(Entries taken from a collection)
BEGIN

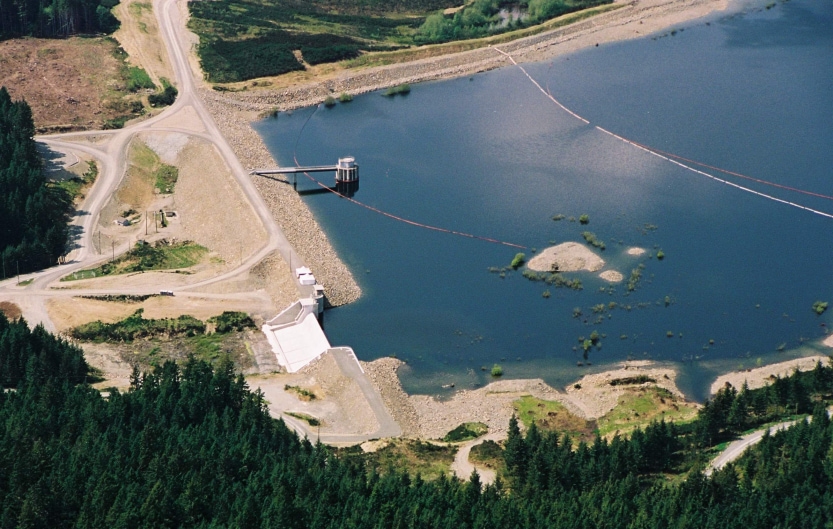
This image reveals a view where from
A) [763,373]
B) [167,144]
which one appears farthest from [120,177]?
[763,373]

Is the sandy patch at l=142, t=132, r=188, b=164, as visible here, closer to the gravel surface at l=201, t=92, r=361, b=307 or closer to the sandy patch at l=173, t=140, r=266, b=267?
the sandy patch at l=173, t=140, r=266, b=267

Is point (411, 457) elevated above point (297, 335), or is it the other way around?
point (297, 335)

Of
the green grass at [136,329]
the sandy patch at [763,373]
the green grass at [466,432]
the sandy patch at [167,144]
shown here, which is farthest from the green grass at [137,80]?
the sandy patch at [763,373]

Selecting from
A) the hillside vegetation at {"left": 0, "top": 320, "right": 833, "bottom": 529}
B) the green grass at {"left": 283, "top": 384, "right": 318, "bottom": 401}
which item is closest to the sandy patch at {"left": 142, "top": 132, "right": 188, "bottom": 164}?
the green grass at {"left": 283, "top": 384, "right": 318, "bottom": 401}

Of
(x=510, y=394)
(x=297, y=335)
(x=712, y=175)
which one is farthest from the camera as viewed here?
(x=712, y=175)

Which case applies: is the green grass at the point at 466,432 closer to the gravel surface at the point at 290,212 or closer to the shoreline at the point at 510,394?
the shoreline at the point at 510,394

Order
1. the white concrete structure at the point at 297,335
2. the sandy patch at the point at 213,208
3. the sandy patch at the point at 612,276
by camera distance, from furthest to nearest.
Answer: the sandy patch at the point at 213,208
the sandy patch at the point at 612,276
the white concrete structure at the point at 297,335

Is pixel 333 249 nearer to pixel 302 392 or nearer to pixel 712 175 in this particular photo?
pixel 302 392
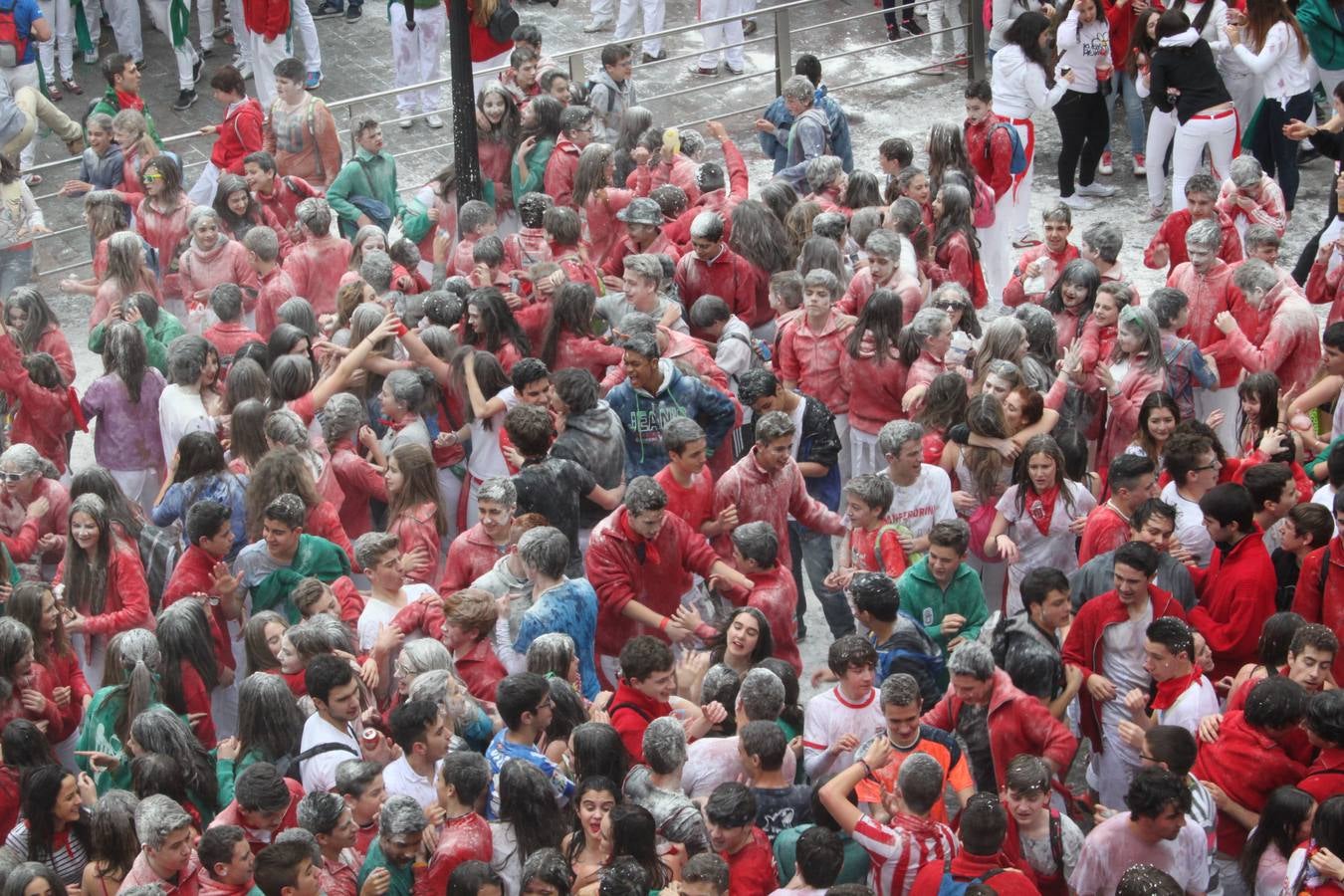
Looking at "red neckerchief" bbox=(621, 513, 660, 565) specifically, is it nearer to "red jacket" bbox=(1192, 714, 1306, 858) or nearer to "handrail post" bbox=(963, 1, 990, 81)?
"red jacket" bbox=(1192, 714, 1306, 858)

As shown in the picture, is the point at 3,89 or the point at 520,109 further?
the point at 3,89

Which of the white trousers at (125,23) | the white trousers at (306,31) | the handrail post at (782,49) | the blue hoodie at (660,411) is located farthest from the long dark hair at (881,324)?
the white trousers at (125,23)

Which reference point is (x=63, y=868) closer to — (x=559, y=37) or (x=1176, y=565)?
(x=1176, y=565)

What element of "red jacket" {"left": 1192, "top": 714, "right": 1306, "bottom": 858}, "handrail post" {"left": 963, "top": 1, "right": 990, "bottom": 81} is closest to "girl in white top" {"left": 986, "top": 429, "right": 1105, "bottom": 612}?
"red jacket" {"left": 1192, "top": 714, "right": 1306, "bottom": 858}

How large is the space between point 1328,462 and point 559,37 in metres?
10.4

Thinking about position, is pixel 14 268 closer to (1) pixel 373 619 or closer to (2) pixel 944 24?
(1) pixel 373 619

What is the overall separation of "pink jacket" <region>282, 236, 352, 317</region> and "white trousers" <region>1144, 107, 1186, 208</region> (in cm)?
615

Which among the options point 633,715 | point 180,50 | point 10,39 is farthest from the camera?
point 180,50

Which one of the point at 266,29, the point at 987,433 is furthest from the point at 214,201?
the point at 987,433

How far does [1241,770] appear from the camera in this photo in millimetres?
6664

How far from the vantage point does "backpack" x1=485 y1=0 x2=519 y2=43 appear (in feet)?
47.6

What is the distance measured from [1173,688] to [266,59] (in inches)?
420

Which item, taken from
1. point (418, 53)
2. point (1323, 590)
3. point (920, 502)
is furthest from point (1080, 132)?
point (1323, 590)

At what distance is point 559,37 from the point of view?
55.4 ft
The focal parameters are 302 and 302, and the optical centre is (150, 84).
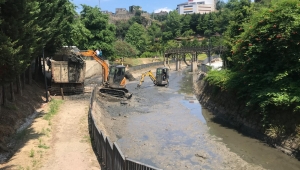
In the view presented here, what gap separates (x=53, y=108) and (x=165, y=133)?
9.53 m

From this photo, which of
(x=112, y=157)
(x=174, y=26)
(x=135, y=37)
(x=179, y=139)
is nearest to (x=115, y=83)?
(x=179, y=139)

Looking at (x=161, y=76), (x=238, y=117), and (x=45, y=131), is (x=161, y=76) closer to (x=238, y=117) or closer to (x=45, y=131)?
(x=238, y=117)

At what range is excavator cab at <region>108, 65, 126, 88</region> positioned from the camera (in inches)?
1269

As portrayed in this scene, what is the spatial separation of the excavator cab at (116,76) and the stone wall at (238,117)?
909 centimetres

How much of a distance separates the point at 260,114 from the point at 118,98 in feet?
53.5

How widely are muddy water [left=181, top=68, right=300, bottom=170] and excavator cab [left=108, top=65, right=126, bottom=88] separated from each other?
1225cm

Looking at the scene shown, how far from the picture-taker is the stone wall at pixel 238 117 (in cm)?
1648

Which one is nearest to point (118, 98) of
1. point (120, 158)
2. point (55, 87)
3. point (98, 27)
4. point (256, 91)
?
point (55, 87)

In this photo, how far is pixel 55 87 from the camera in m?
30.2

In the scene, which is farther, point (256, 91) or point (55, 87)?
point (55, 87)

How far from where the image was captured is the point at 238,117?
22375 mm

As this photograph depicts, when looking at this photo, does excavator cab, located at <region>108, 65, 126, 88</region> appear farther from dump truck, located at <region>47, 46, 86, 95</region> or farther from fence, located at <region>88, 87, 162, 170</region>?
fence, located at <region>88, 87, 162, 170</region>

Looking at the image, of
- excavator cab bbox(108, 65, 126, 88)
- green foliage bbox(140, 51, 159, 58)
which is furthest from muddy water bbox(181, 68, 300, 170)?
green foliage bbox(140, 51, 159, 58)

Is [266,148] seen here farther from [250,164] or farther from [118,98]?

END

▶ **Goal**
All lines from the one that contains "From this photo, which of" through the end of the material are to be quoted exactly, with both ends included.

▶ **The reply**
From this photo, which of
(x=112, y=157)
(x=174, y=26)
(x=135, y=37)
(x=179, y=139)
is nearest to (x=115, y=83)?
(x=179, y=139)

Looking at (x=161, y=76), (x=238, y=117), and (x=45, y=131), is (x=161, y=76) closer to (x=238, y=117) or closer to (x=45, y=131)?
(x=238, y=117)

At what range is excavator cab at <region>108, 65, 126, 88</region> positioned from the camera (in inches)?
1269

As portrayed in this scene, what is the spatial separation of the excavator cab at (116,76) and the stone wall at (238,117)?
909 centimetres

How much of a distance separates the point at 260,114 from the point at 118,98 in feet?
53.5

How widely are muddy water [left=181, top=68, right=300, bottom=170] and excavator cab [left=108, top=65, right=126, bottom=88] separated from each other?
1225cm

Looking at the scene shown, how far from the picture-taker is the stone wall at pixel 238 117 (in cm)?
1648

Which one is nearest to point (118, 98) of
1. point (120, 158)
2. point (55, 87)
3. point (98, 27)
4. point (256, 91)
?
point (55, 87)

In this photo, how far is pixel 55 87 from the camera in m?
30.2

In the scene, which is farther, point (256, 91) or point (55, 87)?
point (55, 87)

How far from where the image was captured is the point at 238,117?
22375 mm

As this photograph depicts, when looking at this photo, does excavator cab, located at <region>108, 65, 126, 88</region> appear farther from dump truck, located at <region>47, 46, 86, 95</region> or farther from fence, located at <region>88, 87, 162, 170</region>?
fence, located at <region>88, 87, 162, 170</region>

Looking at the image, of
- excavator cab bbox(108, 65, 126, 88)
- green foliage bbox(140, 51, 159, 58)
which is furthest from muddy water bbox(181, 68, 300, 170)?
green foliage bbox(140, 51, 159, 58)

Is [266,148] seen here farther from [250,164] or farther from [118,98]?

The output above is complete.